Redaksi - Kamis, 30 Januari 2020 22:08 WIB
133 view
Guru Besar IPB Minta Penanganan Karhutla Jangan Hanya Lip Service
news.detik.com
Ilustrasi
Jakarta (SIB)
Guru besar Fakultas Kehutanan Institut Pertanian Bogor (IPB) Prof Dr Bambang Hero Saharjo meminta pemerintah serius mencegah kebakaran hutan dan lahan (karhutla). Dia menilai masih ada perbedaan antara pernyataan pengambil kebijakan dan hasil temuan di lapangan.
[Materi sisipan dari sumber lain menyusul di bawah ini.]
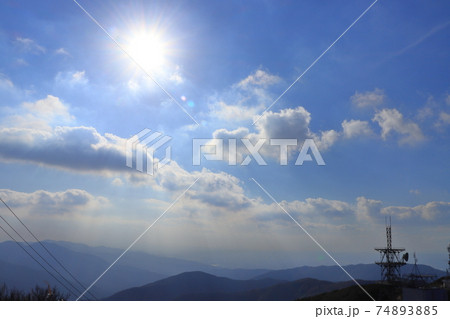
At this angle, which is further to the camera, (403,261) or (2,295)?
(403,261)
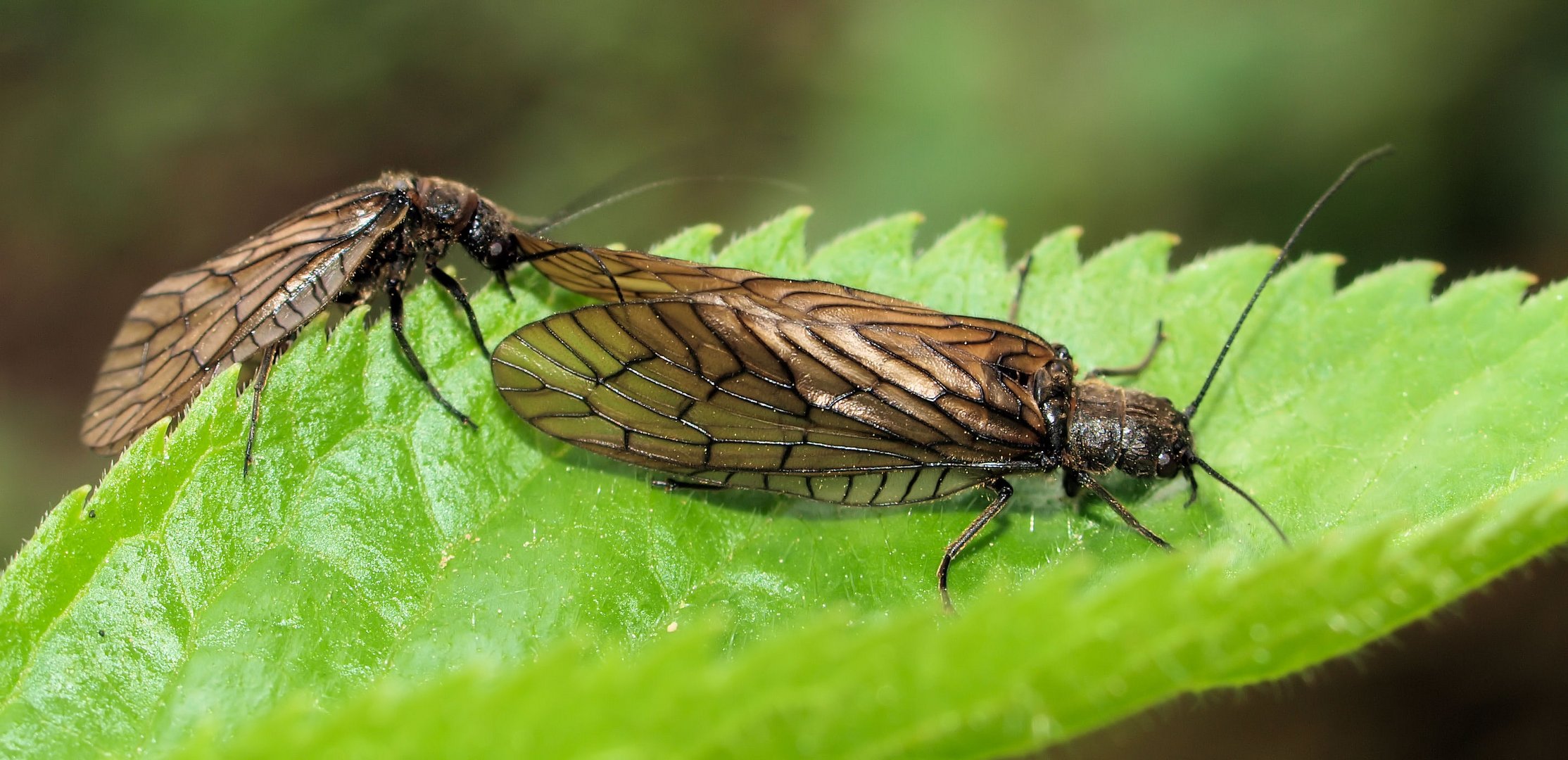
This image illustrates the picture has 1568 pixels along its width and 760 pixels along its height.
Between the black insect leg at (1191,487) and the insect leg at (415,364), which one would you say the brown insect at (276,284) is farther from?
the black insect leg at (1191,487)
"Harus ada audit. Karena tadi, 'Sudah ada ini sudah ada ini', tapi kebakaran terus. Begitu kita di lapangan (ternyata) masih lip service," gerutu Bambang pada acara diskusi Ngobrol Tempo bertajuk 'Bagaimana Antisipasi Indonesia di Lahan Gambut 2020?' di Balai Kartini, Kuningan, Jakarta Selatan, Rabu (29/1).
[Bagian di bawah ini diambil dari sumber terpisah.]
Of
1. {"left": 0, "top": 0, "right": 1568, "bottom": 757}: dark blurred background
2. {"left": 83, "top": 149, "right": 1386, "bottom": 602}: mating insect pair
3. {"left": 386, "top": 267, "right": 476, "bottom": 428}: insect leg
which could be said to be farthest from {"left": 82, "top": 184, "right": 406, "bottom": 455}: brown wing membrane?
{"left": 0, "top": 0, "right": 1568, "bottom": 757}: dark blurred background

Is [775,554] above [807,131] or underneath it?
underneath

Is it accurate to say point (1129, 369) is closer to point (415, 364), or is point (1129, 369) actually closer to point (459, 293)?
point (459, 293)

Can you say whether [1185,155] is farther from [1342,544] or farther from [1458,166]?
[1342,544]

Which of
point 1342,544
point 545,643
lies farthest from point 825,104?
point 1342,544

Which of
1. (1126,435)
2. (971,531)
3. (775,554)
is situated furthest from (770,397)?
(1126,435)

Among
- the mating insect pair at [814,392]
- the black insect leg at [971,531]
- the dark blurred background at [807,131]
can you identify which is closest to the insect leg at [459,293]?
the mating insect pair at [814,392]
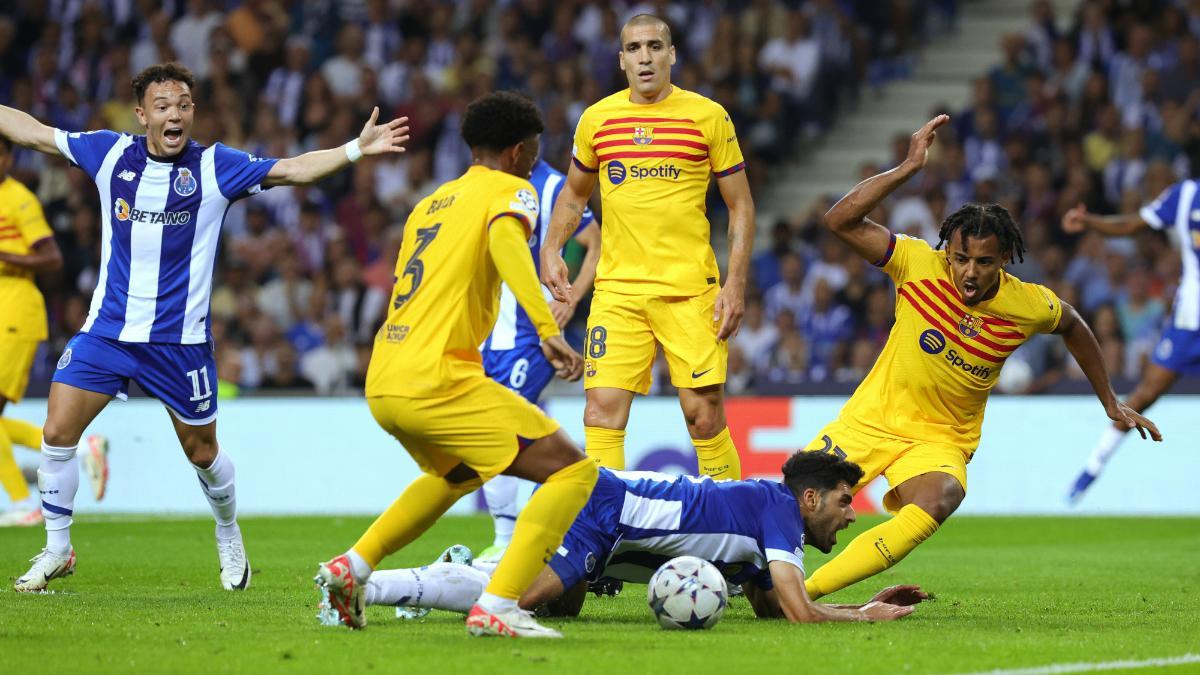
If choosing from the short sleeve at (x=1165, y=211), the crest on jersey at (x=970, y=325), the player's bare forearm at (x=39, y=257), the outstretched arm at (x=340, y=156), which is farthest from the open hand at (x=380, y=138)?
the short sleeve at (x=1165, y=211)

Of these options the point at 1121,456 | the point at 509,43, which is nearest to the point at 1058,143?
the point at 1121,456

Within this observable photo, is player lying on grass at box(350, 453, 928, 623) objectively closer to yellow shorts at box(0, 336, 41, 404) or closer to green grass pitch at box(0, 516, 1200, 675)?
green grass pitch at box(0, 516, 1200, 675)

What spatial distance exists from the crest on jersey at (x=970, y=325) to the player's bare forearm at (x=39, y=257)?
6166mm

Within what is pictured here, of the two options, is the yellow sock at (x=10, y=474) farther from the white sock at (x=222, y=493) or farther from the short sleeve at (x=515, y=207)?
the short sleeve at (x=515, y=207)

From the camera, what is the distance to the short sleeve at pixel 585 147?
8.88m

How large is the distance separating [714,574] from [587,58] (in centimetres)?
1503

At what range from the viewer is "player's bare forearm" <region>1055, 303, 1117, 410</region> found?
8.23 metres

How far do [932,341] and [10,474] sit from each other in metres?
7.40

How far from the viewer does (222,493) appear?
29.0 ft

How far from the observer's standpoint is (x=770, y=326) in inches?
718

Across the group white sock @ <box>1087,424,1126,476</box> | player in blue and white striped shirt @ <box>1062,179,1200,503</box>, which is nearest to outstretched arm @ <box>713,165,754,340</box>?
player in blue and white striped shirt @ <box>1062,179,1200,503</box>

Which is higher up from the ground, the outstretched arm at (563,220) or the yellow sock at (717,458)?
the outstretched arm at (563,220)

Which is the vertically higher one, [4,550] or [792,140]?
[792,140]

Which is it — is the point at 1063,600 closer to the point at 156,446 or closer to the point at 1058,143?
the point at 156,446
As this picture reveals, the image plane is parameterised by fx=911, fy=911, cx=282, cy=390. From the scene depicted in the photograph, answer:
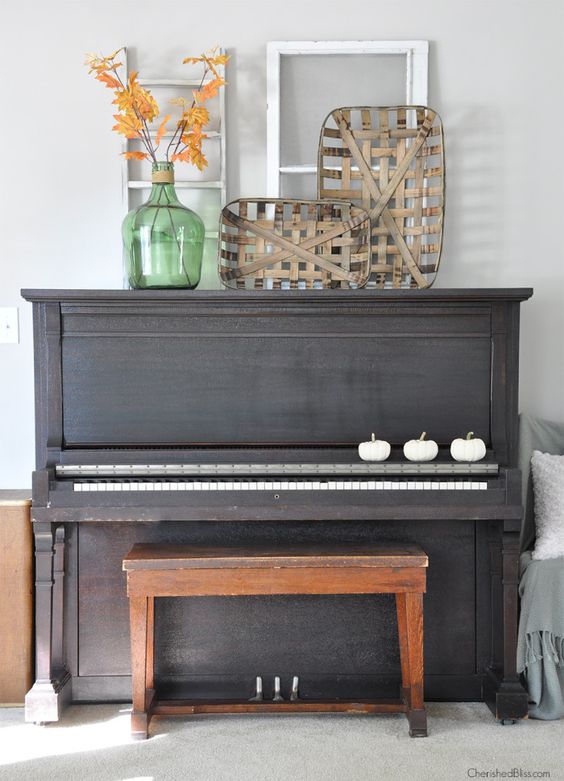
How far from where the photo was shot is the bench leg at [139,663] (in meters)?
2.62

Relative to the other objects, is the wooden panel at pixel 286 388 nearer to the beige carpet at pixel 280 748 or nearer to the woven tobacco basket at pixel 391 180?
the woven tobacco basket at pixel 391 180

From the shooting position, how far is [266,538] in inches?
115

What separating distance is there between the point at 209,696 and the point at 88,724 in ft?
1.28

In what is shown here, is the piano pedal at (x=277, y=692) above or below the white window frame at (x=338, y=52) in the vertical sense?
below

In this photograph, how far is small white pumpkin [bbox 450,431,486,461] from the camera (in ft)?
9.02

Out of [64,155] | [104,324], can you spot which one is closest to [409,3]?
[64,155]

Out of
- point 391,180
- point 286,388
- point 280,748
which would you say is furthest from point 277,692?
point 391,180

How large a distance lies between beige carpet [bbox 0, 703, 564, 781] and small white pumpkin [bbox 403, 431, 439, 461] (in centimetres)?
81

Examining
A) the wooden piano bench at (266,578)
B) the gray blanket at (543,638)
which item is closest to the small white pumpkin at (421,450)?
the wooden piano bench at (266,578)

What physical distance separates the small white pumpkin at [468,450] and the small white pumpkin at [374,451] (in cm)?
21

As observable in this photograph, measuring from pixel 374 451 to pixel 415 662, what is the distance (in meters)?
0.63

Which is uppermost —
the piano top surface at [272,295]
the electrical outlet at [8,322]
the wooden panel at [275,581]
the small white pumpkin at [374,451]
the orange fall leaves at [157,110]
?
the orange fall leaves at [157,110]

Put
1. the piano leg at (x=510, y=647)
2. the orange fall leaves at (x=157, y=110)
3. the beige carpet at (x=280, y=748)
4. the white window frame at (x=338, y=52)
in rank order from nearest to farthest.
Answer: the beige carpet at (x=280, y=748) < the piano leg at (x=510, y=647) < the orange fall leaves at (x=157, y=110) < the white window frame at (x=338, y=52)

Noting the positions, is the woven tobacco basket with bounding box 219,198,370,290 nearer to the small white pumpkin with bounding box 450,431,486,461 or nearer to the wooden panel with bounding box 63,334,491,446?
the wooden panel with bounding box 63,334,491,446
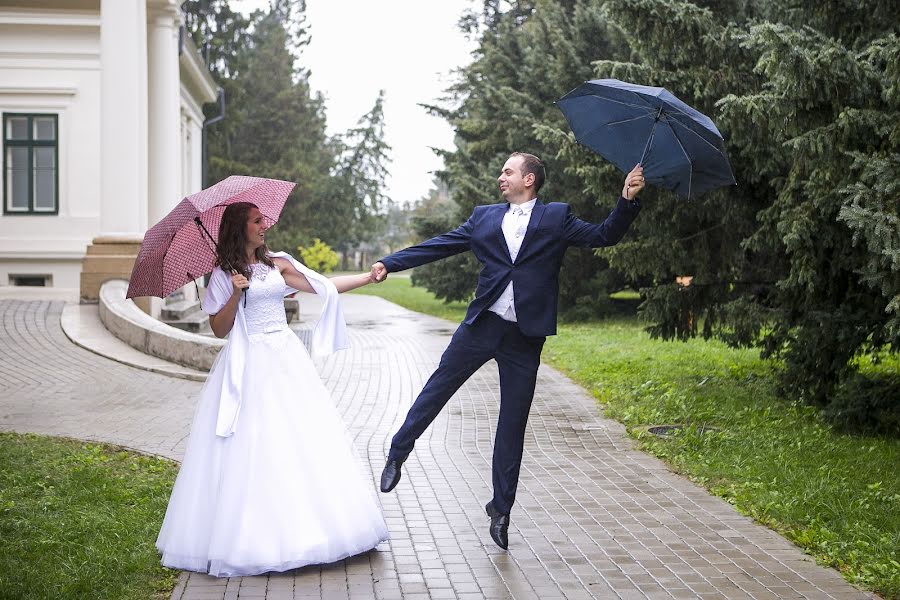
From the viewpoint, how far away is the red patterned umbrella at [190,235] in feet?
18.4

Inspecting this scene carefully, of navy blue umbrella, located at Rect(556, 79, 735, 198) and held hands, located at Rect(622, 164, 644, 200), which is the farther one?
navy blue umbrella, located at Rect(556, 79, 735, 198)

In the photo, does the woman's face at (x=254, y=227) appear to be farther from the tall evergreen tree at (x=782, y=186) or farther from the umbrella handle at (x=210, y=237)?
the tall evergreen tree at (x=782, y=186)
Penerima anugerah John Maddox Prize 2019 ini kemudian mencontohkan langkah yang diambil Badan Restorasi Gambut (BRG). Pembangunan sekat kanal di lahan gambut selalu diperiksa kembali oleh BRG untuk memastikan berfungsi dengan baik.

"Teman-teman kan sudah melakukan kegiatan restorasi (gambut). Tolong dicek, dari Pak Kepala Badan (BRG) sudah disampaikan itu benar nggak canal blocking-nya, karena mestinya pada saat musim kemarau airnya juga ada, musim hujan juga ada tapi di-manage," ujar Bambang.
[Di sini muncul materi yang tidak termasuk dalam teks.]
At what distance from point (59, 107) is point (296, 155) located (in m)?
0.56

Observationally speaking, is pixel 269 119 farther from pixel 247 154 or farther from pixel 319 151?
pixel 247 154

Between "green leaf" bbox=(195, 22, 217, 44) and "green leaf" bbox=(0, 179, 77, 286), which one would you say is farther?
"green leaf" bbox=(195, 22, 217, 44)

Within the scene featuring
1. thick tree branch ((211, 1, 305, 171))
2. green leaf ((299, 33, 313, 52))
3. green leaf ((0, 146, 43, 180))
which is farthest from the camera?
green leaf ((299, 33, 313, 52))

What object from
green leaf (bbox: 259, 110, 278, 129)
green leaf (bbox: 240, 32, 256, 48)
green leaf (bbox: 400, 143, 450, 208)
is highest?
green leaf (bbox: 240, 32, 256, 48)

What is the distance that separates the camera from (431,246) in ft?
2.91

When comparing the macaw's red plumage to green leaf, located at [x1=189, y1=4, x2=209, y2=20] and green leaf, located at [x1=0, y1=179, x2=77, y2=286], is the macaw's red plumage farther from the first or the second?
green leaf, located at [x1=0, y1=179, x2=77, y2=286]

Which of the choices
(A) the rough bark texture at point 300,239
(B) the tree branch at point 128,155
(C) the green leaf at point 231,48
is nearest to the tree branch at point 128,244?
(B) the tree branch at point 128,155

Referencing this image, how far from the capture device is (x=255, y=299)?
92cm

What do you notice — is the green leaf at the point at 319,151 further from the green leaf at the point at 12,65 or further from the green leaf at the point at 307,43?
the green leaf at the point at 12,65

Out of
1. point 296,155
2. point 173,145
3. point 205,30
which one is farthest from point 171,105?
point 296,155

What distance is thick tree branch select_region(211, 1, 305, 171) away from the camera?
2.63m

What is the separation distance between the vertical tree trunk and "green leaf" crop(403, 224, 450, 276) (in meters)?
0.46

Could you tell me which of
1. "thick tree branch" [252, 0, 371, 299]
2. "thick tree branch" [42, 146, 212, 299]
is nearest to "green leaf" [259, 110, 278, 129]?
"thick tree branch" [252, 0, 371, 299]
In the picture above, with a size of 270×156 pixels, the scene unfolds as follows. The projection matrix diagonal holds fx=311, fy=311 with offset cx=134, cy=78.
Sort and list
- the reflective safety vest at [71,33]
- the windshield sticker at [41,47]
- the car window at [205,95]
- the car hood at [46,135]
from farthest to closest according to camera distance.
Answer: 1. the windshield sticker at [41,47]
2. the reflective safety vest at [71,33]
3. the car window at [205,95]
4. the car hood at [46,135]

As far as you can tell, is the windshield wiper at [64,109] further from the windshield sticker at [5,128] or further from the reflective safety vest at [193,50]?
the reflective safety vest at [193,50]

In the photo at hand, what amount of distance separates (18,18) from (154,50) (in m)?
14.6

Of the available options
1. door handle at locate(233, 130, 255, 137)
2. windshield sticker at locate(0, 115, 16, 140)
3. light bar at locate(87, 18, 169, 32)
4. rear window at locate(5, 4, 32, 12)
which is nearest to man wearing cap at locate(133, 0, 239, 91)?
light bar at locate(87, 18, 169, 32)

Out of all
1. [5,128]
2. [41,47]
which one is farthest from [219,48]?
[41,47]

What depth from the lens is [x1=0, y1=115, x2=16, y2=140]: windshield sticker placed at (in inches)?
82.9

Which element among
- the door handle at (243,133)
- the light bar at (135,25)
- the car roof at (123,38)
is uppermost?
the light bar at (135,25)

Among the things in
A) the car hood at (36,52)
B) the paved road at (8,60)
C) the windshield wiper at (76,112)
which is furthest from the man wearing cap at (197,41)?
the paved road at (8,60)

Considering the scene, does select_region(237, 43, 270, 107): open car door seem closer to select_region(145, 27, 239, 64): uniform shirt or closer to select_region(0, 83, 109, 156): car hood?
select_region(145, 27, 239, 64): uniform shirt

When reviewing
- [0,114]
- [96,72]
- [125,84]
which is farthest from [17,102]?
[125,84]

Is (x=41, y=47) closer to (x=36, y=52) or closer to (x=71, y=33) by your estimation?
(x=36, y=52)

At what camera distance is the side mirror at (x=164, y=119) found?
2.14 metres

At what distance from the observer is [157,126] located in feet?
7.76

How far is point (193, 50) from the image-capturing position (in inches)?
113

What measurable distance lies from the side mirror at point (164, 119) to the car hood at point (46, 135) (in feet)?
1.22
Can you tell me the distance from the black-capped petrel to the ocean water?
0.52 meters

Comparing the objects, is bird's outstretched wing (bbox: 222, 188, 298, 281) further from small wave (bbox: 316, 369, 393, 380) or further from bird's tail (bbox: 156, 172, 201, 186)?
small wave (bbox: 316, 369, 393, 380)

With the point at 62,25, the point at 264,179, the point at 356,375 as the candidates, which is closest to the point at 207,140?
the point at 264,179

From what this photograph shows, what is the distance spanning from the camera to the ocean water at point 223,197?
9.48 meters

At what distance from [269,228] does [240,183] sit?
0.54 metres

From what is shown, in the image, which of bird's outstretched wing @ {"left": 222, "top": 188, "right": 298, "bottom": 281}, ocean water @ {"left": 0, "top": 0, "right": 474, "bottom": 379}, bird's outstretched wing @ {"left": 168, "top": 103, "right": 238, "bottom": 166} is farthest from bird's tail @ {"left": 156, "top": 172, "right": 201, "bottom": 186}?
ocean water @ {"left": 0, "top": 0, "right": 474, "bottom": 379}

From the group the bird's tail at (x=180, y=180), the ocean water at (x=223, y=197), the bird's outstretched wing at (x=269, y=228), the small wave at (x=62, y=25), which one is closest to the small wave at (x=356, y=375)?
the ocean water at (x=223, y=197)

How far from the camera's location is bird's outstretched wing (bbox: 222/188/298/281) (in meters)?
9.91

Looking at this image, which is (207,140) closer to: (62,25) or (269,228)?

Bambang mengkritik kebijakan penanggulangan karhutla Indonesia yang selama ini dinilai lebih berorientasi pada tahap tanggap darurat bencana dibanding tahap pencegahan.

"Jadi saya ingat diundang tahun lalu itu dana siap pakai Rp 6,7 triliun BPBD, 3,7 (triliun) sekian habis untuk karhutla. Dan betapa besar. Tidakkah sebagian dari itu digunakan untuk pencegahan tersebut?" ujar Bambang keheranan.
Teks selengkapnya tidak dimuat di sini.